The exchanges, however, did not get beyond threats and there was no indication that the missiles involved were anything more than conventional weapons, the sources said.
A Pakistani government minister and a Western diplomat in Islamabad confirmed a specific Indian threat to use six missiles on targets inside Pakistan.
The minister said Indian and Pakistani intelligence agencies “were communicating with each other during the fight, and even now they are communicating with each other.”
Pakistan said it would counter any Indian missile attacks with many more launches of its own, the minister told Reuters, speaking on condition of anonymity.
“We said if you will fire one missile, we will fire three. Whatever India will do, we will respond three times to that,” the Pakistani minister said.
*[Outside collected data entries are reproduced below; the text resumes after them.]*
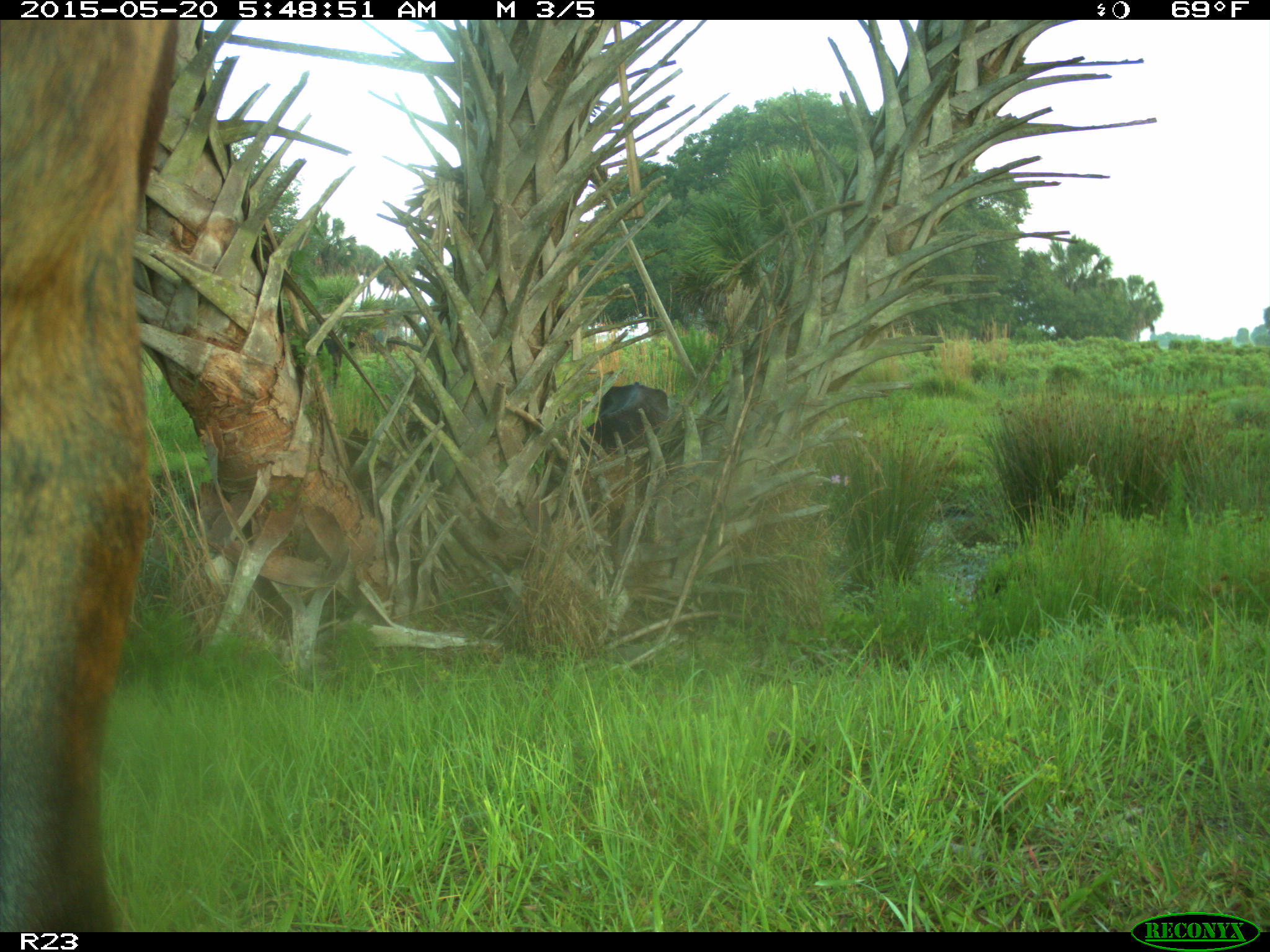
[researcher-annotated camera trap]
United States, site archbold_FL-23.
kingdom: Animalia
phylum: Chordata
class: Mammalia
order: Artiodactyla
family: Bovidae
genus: Bos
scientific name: Bos taurus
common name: domestic cow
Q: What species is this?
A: Bos taurus (domestic cow).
The Pakistani minister also hailed the role of China and certain other countries in mediating to ease tensions between New Delhi and Islamabad.
India has also said it was in touch with major powers during the conflict, without providing further details.
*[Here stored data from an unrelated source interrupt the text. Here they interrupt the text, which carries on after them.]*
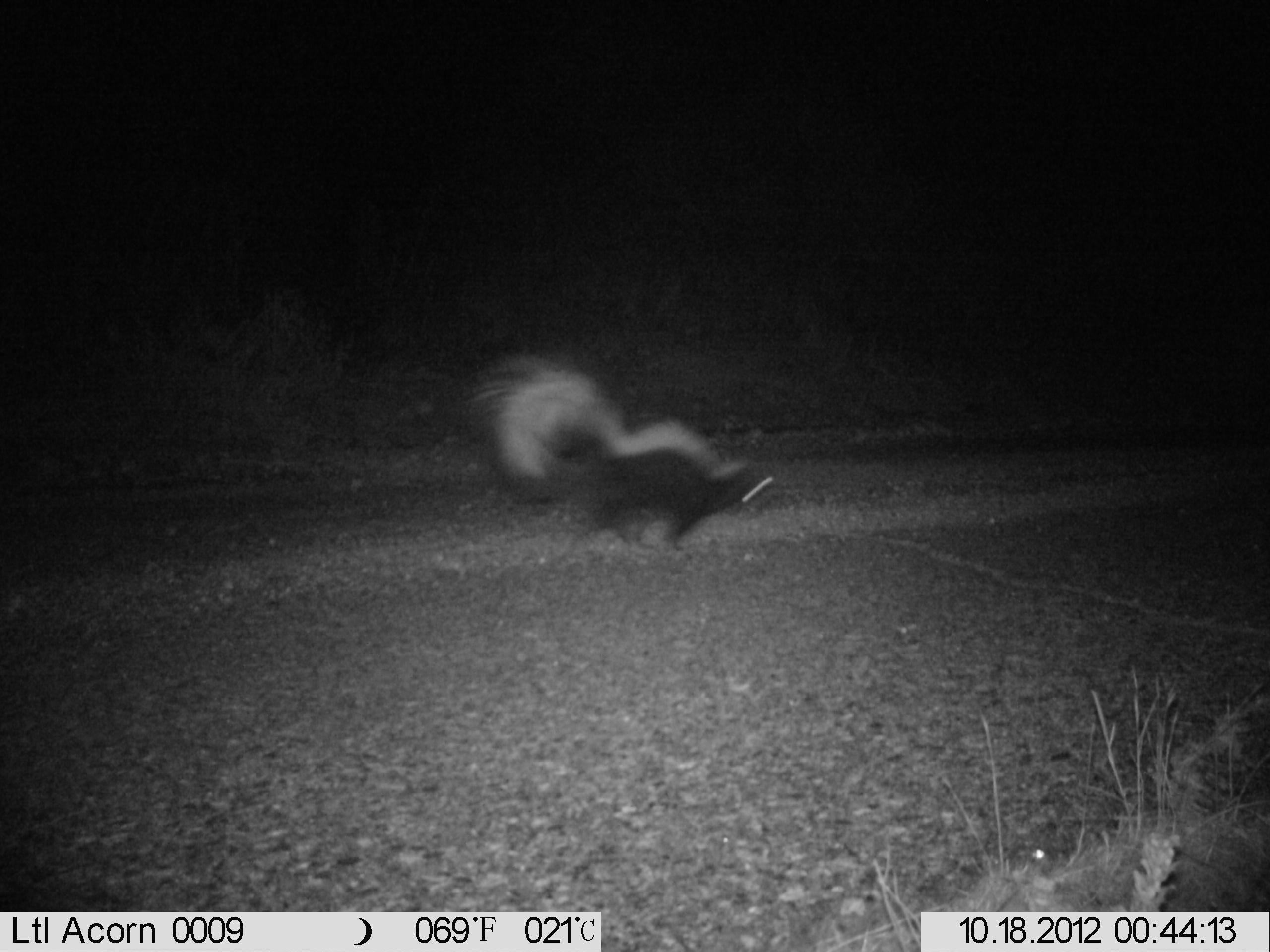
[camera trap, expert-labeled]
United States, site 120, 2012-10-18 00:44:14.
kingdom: Animalia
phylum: Chordata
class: Mammalia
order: Carnivora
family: Mephitidae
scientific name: Mephitidae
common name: skunk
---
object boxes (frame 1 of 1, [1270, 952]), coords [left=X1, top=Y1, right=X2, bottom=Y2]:
skunk: [left=459, top=335, right=795, bottom=562]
The tensions soared following a car bombing that killed at least 40 Indian paramilitary forces in Indian-controlled Kashmir on February 14. India accused the main Pakistani intelligence agency of involvement and vowed retaliation.
The tensions then reached a peak after India said it had conducted “preemptive” airstrikes against what it described as a militant training camp in Pakistan’s Balakot.
Days later, the Pakistani military captured an Indian pilot after shooting down his MiG-21 fighter jet, which Islamabad said had violated its airspace.
The flare-up between the two arch-foes appeared to be easing after Pakistan handed back Wing Commander Abhinandan Varthaman, whose return was meant to be a goodwill gesture toward India.
Kashmir has been split between India and Pakistan since partition in 1947. Both countries claim all of Kashmir and have fought three wars over the territory.
Indian troops are in constant clashes with armed groups seeking Kashmir’s independence or its merger with Pakistan. India regularly accuses Pakistan of arming and training militants and allowing them across the restive frontier in an attempt to launch attacks. Pakistan strongly denies the allegation.